Joséphine frappa deux petits coups et puis un coup plus fort sur la porte à la peinture écaillée par le temps. Une vieille dame habillée d’une élégante robe bleu pervenche les fit rapidement entrer.

— Bonjour Madame Hérisson ! dit Joséphine non sans précipitation. Il faut que vous nous laissiez regarder par votre fenêtre, celle qui donne sur l’aître Saint-Maclou.

— Sur l’aître ? s’étonna la vieille femme en réajustant sa coiffure. J’ignorais que tu t’intéressais à notre héritage culturel. Moi qui ai toujours pensé que tu préférais faire la sortie des classes des garçons plutôt que de suivre les cours d’histoire à l’école. Enfin, c’est ce que ta pauvre mère me disait toujours !

Joséphine lui tira la langue et puis l’embrassa.

— Vous êtes une horrible commère doublée d’une redoutable langue de vipère, lui dit-elle, mais je vous adore.

— Je sais, répondit Germaine. De toute façon, je suppose que vous venez espionner les quatre Boches qui s’affairent dans la cour. Pour être honnête, je n’ai pas encore réussi à comprendre ce qu’ils chipotent... Ils font le tour des boiseries de la cour et ils essaient de les arracher. Si ce n’est pas malheureux ! Ah, si j’avais un fusil, je ferais un carton plein !

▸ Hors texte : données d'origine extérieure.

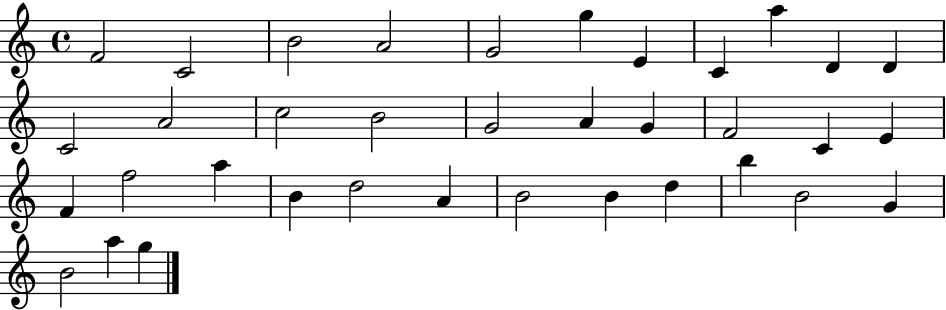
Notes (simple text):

Les deux jeunes gens se mirent à la fenêtre en prenant garde de ne pas être vus. Storman et deux hommes s’affairaient en différents endroits de l’aître tandis qu’un SS montait la garde à l’entrée. Méthodiquement, les hommes en noir sondaient chacun des panneaux ornés d’une tête de mort. Leurs doigts couraient sur ces reliefs macabres avec l’agilité de ceux d’un malfaiteur occupé à percer le secret de la combinaison d’un coffre.

— C’est trop frustrant ! pesta Le Bihan. Si seulement nous avions été avertis un peu plus tôt !

— Je dois reconnaître que pour une fois, tu as raison, répondit Joséphine. Nous ne pourrons rien faire d’autre que constater s’ils vont trouver ce qu’ils cherchent. Après, il nous faudra accepter notre défaite.

— Regarde, s’exclama Le Bihan en tendant le doigt.

Joséphine et Germaine Hérisson plissèrent ensemble les yeux pour ne rien manquer de la scène. Un panneau situé à l’angle nord-ouest de l’aître s’était détaché sous la pression de Storman. L’Allemand plongea la main dans la petite niche qui avait été dégagée et en sortit une grosse enveloppe brune. À son air réjoui, le SS avait atteint le but de sa quête.

— Le voilà, lâcha Le Bihan sur un ton désabusé.

— Le voilà quoi ? fit Joséphine sans comprendre de quoi son compagnon voulait parler.

— Le manuscrit qu’Haraldsen avait confié à Léonie. La clé du secret de Rollon.

Dès lors, tout alla très vite. Storman remit la plaque de bois et la danse macabre déroula à nouveau sa séquence infernale tout autour de l’aître. Les SS quittèrent la cour et s’engagèrent dans le couloir qui menait à la rue. Leur voiture démarra en trombe, emportant avec eux les pages tellement convoitées.

Chez la vieille Hérisson, en revanche, l’ambiance était morose. Le Bihan regarda Joséphine avec désappointement et lui dit :

— À présent, il nous reste à espérer un miracle pour nous éclairer sur ce mystère.